In 1950, British mathematician Alan Turing predicted that by the end of this century computers would probably be able to match human performance in a variety of intellectual tasks, and the field of artificial intelligence, known by the shorthand AI, was born.

In addition to inventing the idea of the general purpose computer, Turing helped launch an ongoing debate over what constitutes intelligence, the relationship between intelligence and consciousness, and whether a machine can truly be described as having either quality.

This spring some of AI's foremost researchers and harshest critics will gather on campus to participate in a Berkeley Extension course, "Turing's Prophecy: Where Is AI After 50 Years?"

Over nine evenings, from March 4 to April 29, they will discuss the high hopes and unsubstantiated claims, remarkable successes and devastating failures, brilliant insights and stubborn questions that have characterized artificial intelligence's first 50 years.

"We thought this was a good time to review where things stand," says Edward Theil, the course organizer.

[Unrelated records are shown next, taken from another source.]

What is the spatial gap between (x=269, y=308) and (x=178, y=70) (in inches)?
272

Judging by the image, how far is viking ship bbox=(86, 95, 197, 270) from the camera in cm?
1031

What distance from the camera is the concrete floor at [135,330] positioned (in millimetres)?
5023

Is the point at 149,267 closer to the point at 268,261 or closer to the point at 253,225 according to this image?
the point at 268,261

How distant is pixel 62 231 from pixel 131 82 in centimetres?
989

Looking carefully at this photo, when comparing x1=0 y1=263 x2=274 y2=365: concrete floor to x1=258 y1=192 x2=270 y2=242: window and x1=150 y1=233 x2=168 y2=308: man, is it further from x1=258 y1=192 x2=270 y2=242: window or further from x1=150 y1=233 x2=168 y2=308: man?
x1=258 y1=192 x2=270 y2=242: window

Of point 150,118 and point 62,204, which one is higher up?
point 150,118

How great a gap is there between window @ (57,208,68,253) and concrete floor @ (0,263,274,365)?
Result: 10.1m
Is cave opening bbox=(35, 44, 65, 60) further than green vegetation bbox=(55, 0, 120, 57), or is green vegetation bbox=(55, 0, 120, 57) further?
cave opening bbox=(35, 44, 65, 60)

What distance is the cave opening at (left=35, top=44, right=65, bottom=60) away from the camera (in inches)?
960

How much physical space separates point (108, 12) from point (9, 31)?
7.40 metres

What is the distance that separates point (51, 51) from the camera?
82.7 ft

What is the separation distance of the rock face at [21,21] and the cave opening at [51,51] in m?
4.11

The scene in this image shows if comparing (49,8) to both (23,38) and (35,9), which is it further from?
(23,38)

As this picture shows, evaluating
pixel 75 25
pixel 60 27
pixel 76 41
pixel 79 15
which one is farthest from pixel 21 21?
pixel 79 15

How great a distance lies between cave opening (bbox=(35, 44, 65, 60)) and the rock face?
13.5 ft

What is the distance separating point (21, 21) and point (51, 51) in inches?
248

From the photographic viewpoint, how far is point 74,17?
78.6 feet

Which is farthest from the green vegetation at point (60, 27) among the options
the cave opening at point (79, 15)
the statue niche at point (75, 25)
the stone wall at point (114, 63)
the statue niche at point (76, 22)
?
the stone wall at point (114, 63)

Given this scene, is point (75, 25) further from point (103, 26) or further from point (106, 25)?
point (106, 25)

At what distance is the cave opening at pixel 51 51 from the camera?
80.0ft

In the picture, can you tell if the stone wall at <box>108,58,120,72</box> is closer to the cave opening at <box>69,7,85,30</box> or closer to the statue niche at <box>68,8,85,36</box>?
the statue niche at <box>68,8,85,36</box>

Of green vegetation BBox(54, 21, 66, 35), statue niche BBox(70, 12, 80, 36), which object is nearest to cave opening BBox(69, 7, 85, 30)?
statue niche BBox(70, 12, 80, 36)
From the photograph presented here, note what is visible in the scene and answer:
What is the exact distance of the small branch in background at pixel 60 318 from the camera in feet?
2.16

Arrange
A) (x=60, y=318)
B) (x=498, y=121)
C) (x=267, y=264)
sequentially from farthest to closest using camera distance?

Theil, who calls himself an "enthusiastic amateur" in the field of AI, is principal and founder of the Berkeley Technology Group and former head of the Human Genome Informatics Group at the Lawrence Berkeley National Laboratory.

"Most of Turing's predictions have not come true -- or they haven't come true yet," explains Theil, "but many of them still seem possible -- perhaps in the next 50 years. A lot of the problems encountered with AI have come from it being oversold in the beginning," says Theil.

According to Stuart Russell, a professor of computer science at Berkeley who will lecture in the course, "One of the main things we've learned is that the problems are much harder than was anticipated in the 1950s.

"We're much more impressed by human intelligence as a result."

Nonetheless, AI has made substantial scientific progress, to the point where today's expert systems successfully diagnose diseases, neural networks make millions on the stock market and planning software can map out manufacturing processes with millions of steps.

Despite all the progress, whether or not the computer "really thinks" is a question still unanswered.

Russell suggests that this is a little like arguing over whether airplanes fly or submarines swim.

"Artificial intelligence is about getting computers to do things considered intelligent."

"Whether the field is viewed as successful or not has depended in part on how that is defined," he says.

Over the years, three major strands of AI have developed.

The first uses the computer to simulate, and thereby shed light on, specific aspects of human intelligence.

The second is aimed at making computers more useful, and the third tries to understand intelligence as an abstract quality that appears in some form in human beings and could also occur in machines.

Berkeley's Mills Professor of Philosophy, John Searle, who will speak on "Computers and the Mind," says "It's very important to distinguish between simulated thinking and the real thing."

"I don't deny you can build a mechanical brain," says Searle, "but computation is insufficient to suggest consciousness."

According to Russell, "no one has ever written a serious paper that would shed any light on how one would go about building a conscious machine, or on how one would tell that it was conscious once it was built."

But, he suggests, "If you focus on behavior, you absolve AI of the responsibility for producing consciousness. It's still an interesting question though -- what if your son or daughter wanted to marry a computer because it was a lot more interesting, witty and sympathetic than a classmate?"

Russell's own research focuses on the development of what he calls "rational agents" -- software that can choose the best possible action in a given situation.

In 1995 he was cowinner of the Computers and Thought Award, the top international award in AI, for his work in this field.

According to Theil, AI is now moving away from the past controversies towards an over-arching theoretical framework.

The technology, adds Russell, is also becoming more robust and useable.